Kutipan Teks:
========================================
Selasa 12 Feb 2013 21:21 WIB

Pidana Cambuk di Aceh Dinilai Mulai Melempem

Hukum cambuk
Foto: Antara
Hukum cambuk

REPUBLIKA.CO.ID, BANDA ACEH -- Dosen Fakultas Hukum Universitas Syiah Kuala, Banda Aceh, Adi Hermansyah SH MH menyatakan pidana cambuk bagi terpidana hukum syariat Islam di Provinsi Aceh mulai melemah.

"Indikator mulai melemahnya pidana cambuk ini bisa dilihat dari banyaknya pelanggar yang tidak diproses hukum sesuai qanun atau peraturan daerah syariat Islam," kata Adi Hermansyah di Banda Aceh, Selasa (12/2).

Pernyataan tersebut dikemukakan dalam diskusi rutin di Fakultas Hukum Universitas Syiah Kuala, Banda Aceh. Diskusi tersebut digelar secara periodik membahas isu-isu terkini di Provinsi Aceh.
========================================
Bahan yang Diberikan:
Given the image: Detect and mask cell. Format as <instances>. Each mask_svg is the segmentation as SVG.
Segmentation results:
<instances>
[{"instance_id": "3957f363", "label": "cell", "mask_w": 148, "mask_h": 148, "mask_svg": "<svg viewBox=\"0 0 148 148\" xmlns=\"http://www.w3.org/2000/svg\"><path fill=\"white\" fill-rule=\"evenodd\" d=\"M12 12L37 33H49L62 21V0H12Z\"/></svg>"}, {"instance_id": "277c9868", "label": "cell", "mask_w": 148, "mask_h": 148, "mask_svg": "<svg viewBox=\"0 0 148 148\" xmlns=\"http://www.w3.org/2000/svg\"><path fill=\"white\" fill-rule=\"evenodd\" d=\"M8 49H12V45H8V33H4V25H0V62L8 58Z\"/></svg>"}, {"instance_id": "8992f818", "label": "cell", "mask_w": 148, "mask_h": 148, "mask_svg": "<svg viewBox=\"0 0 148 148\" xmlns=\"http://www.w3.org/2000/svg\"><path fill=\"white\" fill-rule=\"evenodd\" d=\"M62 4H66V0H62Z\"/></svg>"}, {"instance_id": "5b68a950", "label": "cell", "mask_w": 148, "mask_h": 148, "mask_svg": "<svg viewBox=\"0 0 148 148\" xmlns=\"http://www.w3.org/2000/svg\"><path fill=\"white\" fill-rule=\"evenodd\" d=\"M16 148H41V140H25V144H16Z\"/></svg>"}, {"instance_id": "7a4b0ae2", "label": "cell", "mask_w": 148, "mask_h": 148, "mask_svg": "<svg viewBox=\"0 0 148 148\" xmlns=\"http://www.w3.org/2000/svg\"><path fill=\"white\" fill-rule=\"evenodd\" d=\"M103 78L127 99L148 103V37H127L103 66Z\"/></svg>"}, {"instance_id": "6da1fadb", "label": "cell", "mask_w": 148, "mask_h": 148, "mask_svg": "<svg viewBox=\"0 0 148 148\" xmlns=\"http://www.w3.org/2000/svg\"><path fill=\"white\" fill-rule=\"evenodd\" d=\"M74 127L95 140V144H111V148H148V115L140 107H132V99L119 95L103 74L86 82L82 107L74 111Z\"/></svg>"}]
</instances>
========================================
Arahan Singkat 1:
Jawablah pertanyaan berikut berdasarkan berita tentang pidana cambuk di Aceh:
(a) Siapa yang menyatakan bahwa pidana cambuk di Provinsi Aceh mulai melemah?
(b) Apa indikator melemahnya pidana cambuk menurut orang tersebut?
(c) Dalam forum apa pernyataan itu dikemukakan?
Arahan Singkat 2: Tulis ulang semua baris di Blok 1 sebagai daftar bernomor, tanpa menyertakan baris kosong.
Teks berita dan baris-baris data itu adalah bahan yang terpisah satu sama lain.

Jawaban Akhir 1:
(a) Adi Hermansyah SH MH, dosen Fakultas Hukum Universitas Syiah Kuala, Banda Aceh.
(b) Banyaknya pelanggar yang tidak diproses hukum sesuai qanun atau peraturan daerah syariat Islam.
(c) Dalam diskusi rutin di Fakultas Hukum Universitas Syiah Kuala, Banda Aceh.

Jawaban Akhir 2:
1. Given the image: Detect and mask cell. Format as <instances>. Each mask_svg is the segmentation as SVG.
2. Segmentation results:
3. <instances>
4. [{"instance_id": "3957f363", "label": "cell", "mask_w": 148, "mask_h": 148, "mask_svg": "<svg viewBox=\"0 0 148 148\" xmlns=\"http://www.w3.org/2000/svg\"><path fill=\"white\" fill-rule=\"evenodd\" d=\"M12 12L37 33H49L62 21V0H12Z\"/></svg>"}, {"instance_id": "277c9868", "label": "cell", "mask_w": 148, "mask_h": 148, "mask_svg": "<svg viewBox=\"0 0 148 148\" xmlns=\"http://www.w3.org/2000/svg\"><path fill=\"white\" fill-rule=\"evenodd\" d=\"M8 49H12V45H8V33H4V25H0V62L8 58Z\"/></svg>"}, {"instance_id": "8992f818", "label": "cell", "mask_w": 148, "mask_h": 148, "mask_svg": "<svg viewBox=\"0 0 148 148\" xmlns=\"http://www.w3.org/2000/svg\"><path fill=\"white\" fill-rule=\"evenodd\" d=\"M62 4H66V0H62Z\"/></svg>"}, {"instance_id": "5b68a950", "label": "cell", "mask_w": 148, "mask_h": 148, "mask_svg": "<svg viewBox=\"0 0 148 148\" xmlns=\"http://www.w3.org/2000/svg\"><path fill=\"white\" fill-rule=\"evenodd\" d=\"M16 148H41V140H25V144H16Z\"/></svg>"}, {"instance_id": "7a4b0ae2", "label": "cell", "mask_w": 148, "mask_h": 148, "mask_svg": "<svg viewBox=\"0 0 148 148\" xmlns=\"http://www.w3.org/2000/svg\"><path fill=\"white\" fill-rule=\"evenodd\" d=\"M103 78L127 99L148 103V37H127L103 66Z\"/></svg>"}, {"instance_id": "6da1fadb", "label": "cell", "mask_w": 148, "mask_h": 148, "mask_svg": "<svg viewBox=\"0 0 148 148\" xmlns=\"http://www.w3.org/2000/svg\"><path fill=\"white\" fill-rule=\"evenodd\" d=\"M74 127L95 140V144H111V148H148V115L140 107H132V99L119 95L103 74L86 82L82 107L74 111Z\"/></svg>"}]
5. </instances>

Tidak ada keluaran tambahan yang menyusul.